Je n’ai pas à analyser le fonds idéal de l’altruisme. Je note simplement le rôle des idées dans le développement de nos passions, en particulier de l’amour, et j’en prends occasion de revenir, pour terminer, à la critique des faits pathologiques invoqués au courant de ce travail.
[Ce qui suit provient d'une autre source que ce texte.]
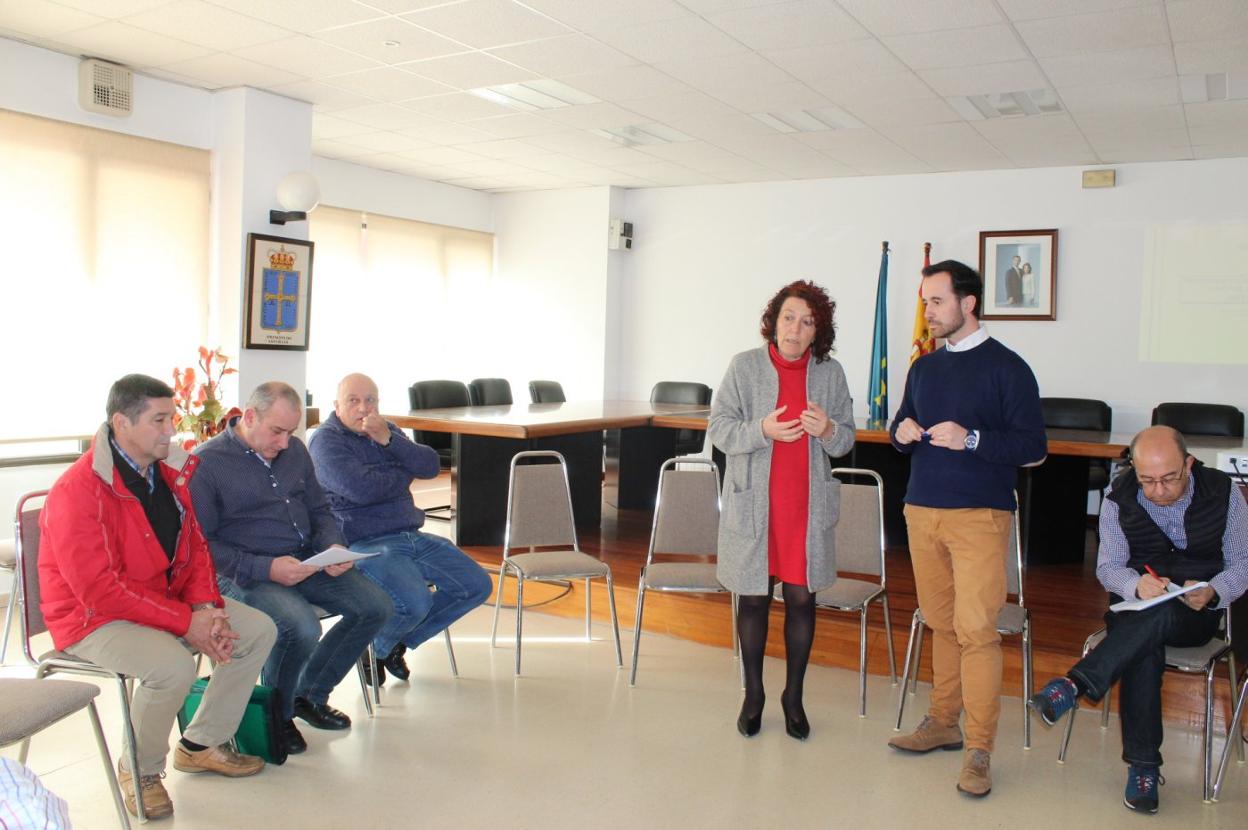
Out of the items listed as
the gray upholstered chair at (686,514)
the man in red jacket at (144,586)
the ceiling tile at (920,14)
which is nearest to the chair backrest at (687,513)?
the gray upholstered chair at (686,514)

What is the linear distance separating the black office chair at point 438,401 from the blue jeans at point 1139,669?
4211mm

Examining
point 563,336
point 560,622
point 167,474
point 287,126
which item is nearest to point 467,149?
point 287,126

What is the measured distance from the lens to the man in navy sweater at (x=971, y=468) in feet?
9.34

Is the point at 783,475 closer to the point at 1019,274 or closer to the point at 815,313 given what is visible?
the point at 815,313

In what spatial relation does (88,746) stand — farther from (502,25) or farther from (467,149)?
(467,149)

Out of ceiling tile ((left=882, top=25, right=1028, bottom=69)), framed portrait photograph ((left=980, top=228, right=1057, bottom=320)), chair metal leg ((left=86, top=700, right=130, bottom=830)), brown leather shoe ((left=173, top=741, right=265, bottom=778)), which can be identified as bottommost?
brown leather shoe ((left=173, top=741, right=265, bottom=778))

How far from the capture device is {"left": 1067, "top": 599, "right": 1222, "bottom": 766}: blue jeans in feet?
9.19

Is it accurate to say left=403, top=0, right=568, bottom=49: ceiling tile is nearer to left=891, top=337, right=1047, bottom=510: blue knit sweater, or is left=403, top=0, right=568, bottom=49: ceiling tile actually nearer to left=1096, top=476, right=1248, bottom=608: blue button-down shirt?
left=891, top=337, right=1047, bottom=510: blue knit sweater

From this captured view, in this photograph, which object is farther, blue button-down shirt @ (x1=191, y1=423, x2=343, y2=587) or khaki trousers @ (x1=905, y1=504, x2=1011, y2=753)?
blue button-down shirt @ (x1=191, y1=423, x2=343, y2=587)

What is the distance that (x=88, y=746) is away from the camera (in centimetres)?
303

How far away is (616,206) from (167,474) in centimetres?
650

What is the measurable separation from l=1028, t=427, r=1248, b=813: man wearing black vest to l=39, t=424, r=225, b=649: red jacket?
237 cm

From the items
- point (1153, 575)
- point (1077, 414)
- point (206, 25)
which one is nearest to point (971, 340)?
point (1153, 575)

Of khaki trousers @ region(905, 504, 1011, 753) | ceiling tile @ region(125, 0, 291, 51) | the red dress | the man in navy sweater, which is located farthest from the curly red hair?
ceiling tile @ region(125, 0, 291, 51)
Il entre dans l’amour, ces faits nous l’ont montré, trois sortes d’éléments qui composent ensemble l’aspect du phénomène normal, c’est-à-dire : le besoin organique, le choix de la personne physique, le choix de la personne morale, ce dernier choix impliquant la représentation tout intellectuelle de la beauté de la personne et des joies qu’elle nous promet[1]. L’amour de nos érotomanes mérite-t-il donc vraiment ce nom d’amour ? L’état mental de ces malades est bien celui de l’amoureux. Le tailleur follement épris de Mlle Van Zandt croit que la cantatrice, sur la scène, porte sans cesse les regards dans sa direction ; très ému, il rentre chez lui et ne dort pas ; il revient, afin de la revoir, tous les jours au théâtre ; il l’attend à la sortie, « il va se poster à côté de sa demeure pour la voir quand elle rentrera chez elle, pour apercevoir aussi son ombre sur les rideaux quand elle sera dans son appartement ; » il essaye d’entrer dans son appartement et puis il craint de l’avoir compromise. Il n’a pourtant nulle envie d’abuser de la passion si vive qu’il s’imagine lui avoir inspirée, et il ne réussit pas d’abord à persuader sa femme, à qui il en a fait l’aveu, de la pureté de cet amour extraordinaire. Il est un malade, justement parce qué ces phénomènes intellectuels si aigus ne s’accompagnent pas chez lui, cette fois, des autres phénomènes de l’amour.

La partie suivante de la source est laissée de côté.